A TEENAGER is in hospital after being bitten by a shark while surfing at Town Beach in Port Macquarie on Monday morning.
Oli Paterno, 13, was surfing just off the reef on Town Beach at about 6am on November 2 when the incident occurred.
Head lifeguard James Turnham who was on the beach when Ambulance NSW paramedics treated the teen, said the shark left lacerations on his ankle, leg and finger.
He said Oli, the younger brother of another local lifeguard, attempted to hit the shark away before heading to shore where his mother assisted until paramedics arrived.
"He wasn't that far out. The waves are only breaking about 30-40 metres out this morning," Mr Turnham said.
"He was in the centre of the beach near the rocks where there is a bit of a reef.
"It has made a mess of his ankle and there was a small bite to his finger. It wasn't life threatening.
"He was in a bit of shock."
There were surfers along the length of the beach to the breakwall this morning. It is believed the Oli's mother called out for help from other surfers when she realised what had happened.

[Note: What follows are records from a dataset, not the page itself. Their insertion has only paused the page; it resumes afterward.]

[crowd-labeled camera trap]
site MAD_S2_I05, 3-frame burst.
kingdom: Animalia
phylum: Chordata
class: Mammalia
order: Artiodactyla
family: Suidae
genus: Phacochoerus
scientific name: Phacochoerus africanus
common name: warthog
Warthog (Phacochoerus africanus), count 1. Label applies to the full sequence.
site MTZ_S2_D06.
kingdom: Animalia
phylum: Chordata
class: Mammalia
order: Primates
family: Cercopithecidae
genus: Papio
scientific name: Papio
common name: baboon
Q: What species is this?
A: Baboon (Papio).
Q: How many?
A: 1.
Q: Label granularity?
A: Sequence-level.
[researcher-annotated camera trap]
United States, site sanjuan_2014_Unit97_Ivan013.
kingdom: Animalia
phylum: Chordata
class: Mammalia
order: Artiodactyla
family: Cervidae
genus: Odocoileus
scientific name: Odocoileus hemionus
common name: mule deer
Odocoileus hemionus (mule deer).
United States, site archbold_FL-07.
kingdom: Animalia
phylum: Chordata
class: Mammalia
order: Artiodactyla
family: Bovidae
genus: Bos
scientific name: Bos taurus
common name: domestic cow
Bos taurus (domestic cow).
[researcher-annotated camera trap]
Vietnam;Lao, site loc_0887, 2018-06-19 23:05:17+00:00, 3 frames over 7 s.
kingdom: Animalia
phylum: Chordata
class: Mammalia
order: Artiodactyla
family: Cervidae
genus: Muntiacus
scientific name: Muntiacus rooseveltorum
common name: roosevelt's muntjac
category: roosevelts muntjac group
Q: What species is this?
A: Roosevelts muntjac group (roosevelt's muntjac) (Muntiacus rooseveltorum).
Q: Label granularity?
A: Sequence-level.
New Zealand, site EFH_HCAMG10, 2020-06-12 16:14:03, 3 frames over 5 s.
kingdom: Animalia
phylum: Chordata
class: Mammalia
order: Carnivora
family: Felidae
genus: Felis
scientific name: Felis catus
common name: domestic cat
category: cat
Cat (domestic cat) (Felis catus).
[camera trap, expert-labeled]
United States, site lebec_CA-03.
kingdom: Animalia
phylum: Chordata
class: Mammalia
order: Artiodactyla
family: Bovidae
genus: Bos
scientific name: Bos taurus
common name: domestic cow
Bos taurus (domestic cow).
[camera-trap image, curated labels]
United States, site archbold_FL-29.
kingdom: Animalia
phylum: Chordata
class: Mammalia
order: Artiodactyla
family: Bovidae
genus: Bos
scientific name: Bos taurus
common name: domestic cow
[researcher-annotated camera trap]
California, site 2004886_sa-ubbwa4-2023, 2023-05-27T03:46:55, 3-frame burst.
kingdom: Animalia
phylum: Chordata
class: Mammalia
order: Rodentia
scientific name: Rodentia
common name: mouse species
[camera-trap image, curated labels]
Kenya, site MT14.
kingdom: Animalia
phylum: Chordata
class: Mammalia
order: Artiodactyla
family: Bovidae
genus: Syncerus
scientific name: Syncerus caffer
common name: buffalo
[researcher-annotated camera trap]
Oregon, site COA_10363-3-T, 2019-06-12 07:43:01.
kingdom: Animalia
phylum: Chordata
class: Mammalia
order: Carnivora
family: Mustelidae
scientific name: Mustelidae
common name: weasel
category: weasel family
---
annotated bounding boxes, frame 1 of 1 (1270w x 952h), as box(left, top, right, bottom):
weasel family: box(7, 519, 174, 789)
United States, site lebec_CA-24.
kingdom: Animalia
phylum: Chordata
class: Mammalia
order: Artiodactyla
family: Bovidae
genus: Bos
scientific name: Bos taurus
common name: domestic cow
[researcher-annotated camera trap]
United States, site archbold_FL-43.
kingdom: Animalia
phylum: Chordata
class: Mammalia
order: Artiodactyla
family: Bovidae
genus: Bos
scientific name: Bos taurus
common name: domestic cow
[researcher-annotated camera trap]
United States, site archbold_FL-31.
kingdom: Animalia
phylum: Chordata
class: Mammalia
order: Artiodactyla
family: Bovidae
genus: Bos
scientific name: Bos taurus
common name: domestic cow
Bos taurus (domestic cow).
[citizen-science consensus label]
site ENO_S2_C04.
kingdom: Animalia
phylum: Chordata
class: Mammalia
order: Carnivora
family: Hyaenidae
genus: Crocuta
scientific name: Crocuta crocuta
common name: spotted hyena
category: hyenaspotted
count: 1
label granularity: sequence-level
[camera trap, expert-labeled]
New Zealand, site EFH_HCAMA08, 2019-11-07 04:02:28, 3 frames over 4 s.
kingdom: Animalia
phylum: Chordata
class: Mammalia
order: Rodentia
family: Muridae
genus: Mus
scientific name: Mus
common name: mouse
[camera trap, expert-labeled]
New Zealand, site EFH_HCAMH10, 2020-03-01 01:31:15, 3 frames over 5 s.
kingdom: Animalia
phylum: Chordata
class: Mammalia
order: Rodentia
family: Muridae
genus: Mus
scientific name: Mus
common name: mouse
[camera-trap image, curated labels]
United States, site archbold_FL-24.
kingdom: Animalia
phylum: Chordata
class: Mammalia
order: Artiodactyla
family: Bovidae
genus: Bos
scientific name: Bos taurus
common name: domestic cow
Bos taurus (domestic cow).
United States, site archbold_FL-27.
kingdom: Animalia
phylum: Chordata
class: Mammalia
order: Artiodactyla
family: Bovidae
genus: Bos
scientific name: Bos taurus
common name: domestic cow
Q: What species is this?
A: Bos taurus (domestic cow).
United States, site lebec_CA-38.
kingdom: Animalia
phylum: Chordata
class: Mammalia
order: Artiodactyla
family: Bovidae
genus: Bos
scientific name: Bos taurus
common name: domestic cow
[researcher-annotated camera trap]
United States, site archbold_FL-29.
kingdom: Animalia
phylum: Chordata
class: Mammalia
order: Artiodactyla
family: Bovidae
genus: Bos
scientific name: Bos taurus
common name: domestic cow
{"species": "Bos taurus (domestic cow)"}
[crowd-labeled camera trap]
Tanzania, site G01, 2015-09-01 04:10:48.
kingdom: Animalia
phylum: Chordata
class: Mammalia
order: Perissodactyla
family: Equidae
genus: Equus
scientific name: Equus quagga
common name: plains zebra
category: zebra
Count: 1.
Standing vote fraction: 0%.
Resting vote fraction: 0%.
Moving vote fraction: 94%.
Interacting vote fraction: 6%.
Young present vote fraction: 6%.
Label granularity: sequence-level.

Ambulance NSW Paramedics were called and treated the teen on the beach before transporting him to Port Macquarie Base Hospital.
He had bites to his ankle, upper leg and finger.
"Amazingly, he was in fairly good spirits when our crew arrived and local surf lifesavers did a great job looking after him when he first came out of the water," NSW Ambulance inspector Susan George said.
"The patient was treated by paramedics at the scene before being transported to Port Macquarie Base Hospital in a stable condition.
"I'd say this young man will have a few stories to tell his mates when he's well enough to return to school!"
Lifeguards closed Town Beach for the remainder of the day.
After some investigations, the DPI say the shark involved is believed to have been a small whaler shark.
Lifeguards on jet skis patrolled the water throughout the morning.
A small, clean swell is coming through on Town Beach but a larger swell is expected to hit the region's southern beaches today.